Hi! Sorry for the long absence, it's been pretty busy. Anyway, in the last few weeks my project has really developed. As I mentioned before, I will be measuring the fluorescence levels of several different GFP fly lines. My lab will use this information to choose bright or dim embryos depending on the needs of their experiment (ex: you have a red fluorescent protein you want to image with the green at the same time. the red is dim, so you want to choose a dim green as well so the faint red is not drowned out).
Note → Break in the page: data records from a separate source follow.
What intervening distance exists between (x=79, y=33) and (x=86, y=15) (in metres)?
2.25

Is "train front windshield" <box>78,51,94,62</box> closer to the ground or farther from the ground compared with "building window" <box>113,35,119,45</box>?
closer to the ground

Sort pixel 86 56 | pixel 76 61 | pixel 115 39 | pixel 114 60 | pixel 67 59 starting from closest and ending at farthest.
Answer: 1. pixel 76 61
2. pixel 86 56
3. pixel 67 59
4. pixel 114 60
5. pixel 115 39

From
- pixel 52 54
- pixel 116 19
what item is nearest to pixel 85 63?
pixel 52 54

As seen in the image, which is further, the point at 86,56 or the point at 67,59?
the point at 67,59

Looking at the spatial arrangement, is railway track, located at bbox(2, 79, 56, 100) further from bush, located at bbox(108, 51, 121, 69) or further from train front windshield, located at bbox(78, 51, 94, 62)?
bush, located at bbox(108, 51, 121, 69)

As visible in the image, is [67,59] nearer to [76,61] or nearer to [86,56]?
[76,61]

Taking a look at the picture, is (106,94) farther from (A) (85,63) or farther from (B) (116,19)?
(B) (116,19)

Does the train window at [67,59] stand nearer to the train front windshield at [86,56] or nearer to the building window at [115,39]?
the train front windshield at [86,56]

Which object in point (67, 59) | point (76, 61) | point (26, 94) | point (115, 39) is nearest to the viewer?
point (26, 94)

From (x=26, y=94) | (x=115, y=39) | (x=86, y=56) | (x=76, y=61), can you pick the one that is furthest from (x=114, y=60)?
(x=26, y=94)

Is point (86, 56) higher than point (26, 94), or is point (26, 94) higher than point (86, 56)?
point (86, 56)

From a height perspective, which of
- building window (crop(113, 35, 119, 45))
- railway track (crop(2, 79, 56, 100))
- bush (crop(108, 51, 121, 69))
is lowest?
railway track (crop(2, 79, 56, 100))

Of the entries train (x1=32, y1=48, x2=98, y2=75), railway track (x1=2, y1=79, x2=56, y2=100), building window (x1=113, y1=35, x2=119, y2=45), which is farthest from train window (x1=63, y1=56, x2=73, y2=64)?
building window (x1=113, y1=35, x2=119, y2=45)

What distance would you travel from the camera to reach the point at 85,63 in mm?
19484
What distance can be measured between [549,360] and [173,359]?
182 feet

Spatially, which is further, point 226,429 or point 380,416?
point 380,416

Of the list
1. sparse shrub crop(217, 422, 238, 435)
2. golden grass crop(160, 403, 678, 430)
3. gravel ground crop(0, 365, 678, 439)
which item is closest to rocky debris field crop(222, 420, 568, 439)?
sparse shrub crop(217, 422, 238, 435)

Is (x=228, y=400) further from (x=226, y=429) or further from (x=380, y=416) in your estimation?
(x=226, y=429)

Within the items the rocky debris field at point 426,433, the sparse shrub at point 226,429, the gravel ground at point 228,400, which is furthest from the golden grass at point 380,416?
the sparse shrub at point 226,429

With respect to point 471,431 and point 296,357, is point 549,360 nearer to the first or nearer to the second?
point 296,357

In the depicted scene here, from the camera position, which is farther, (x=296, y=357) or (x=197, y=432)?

Because my project compares different pictures taken at different times, we needed to figure out a way to make a "control" in each picture. The pictures are different because the embryos fluoresce under a 488nm laser. That laser can vary in power and make 2 different fluorescing embryos look the same. Different embryos also require different laser powers to create 'optimal' pictures--not too bright or too dim.
The first thing we tried was fluorescent beads. The idea made sense: squirt some of these 6um beads (embryos are about 150 micrometers by 400um) onto each slide. Take pictures. Use the ratios of bead brightness from each picture to compare embryo brightnesses (ex: in one picture, the beads have a pixel value of 1. in the other, 2. to compare, double the brightness of the embryo in picture one).
But in practice, this was not so easy. First of all, the beads needed to be kept in the dark and at around 4C all the time. This meant I had to do all the squirting in the dark in the 'cold room' where my lab works with proteins. Needless to say, it was pretty hard. I would either miss the spot on the coverslip (if the embryos and beads weren't in the same frame for pictures, it wouldn't work), the oil I was injecting into would freeze (you put embryos in halocarbon oil to keep them alive under a coverslip), or if I did get the beads right, they would mess themselves up. Once, the computer measured the 3% beads as WAY brighter than the 30%. So beads weren't so helpful. (one of the grad students had ordered them a long time ago to do what I am now, but got frustrated and decided it wasn't worth the time)
But luckily we found a paper. And it described a method that did not include beads. Our new method allows us to adjust laser power for each embryo and then normalize the values to make them comparable. Basically, you view the results as if you had taken each picture at 1% laser power. First, you raise the laser power to make the embryo you are viewing a certain brightness. You take the picture, take the mean brightness of the embryo (with a histogram on the computer) and divide by the laser power you used (ex: mean brightness=100 laser power=25% normalized brightness=4).
I'm really enjoying the new method we found for two reasons: 1) I get to use the really fancy 510 confocal microscope (I will post pictures) 2) I feel like I got to have creative/intellectual input when it came to how we were going to implement it. No one in the lab has done it before, so we kind of got to start from scratch.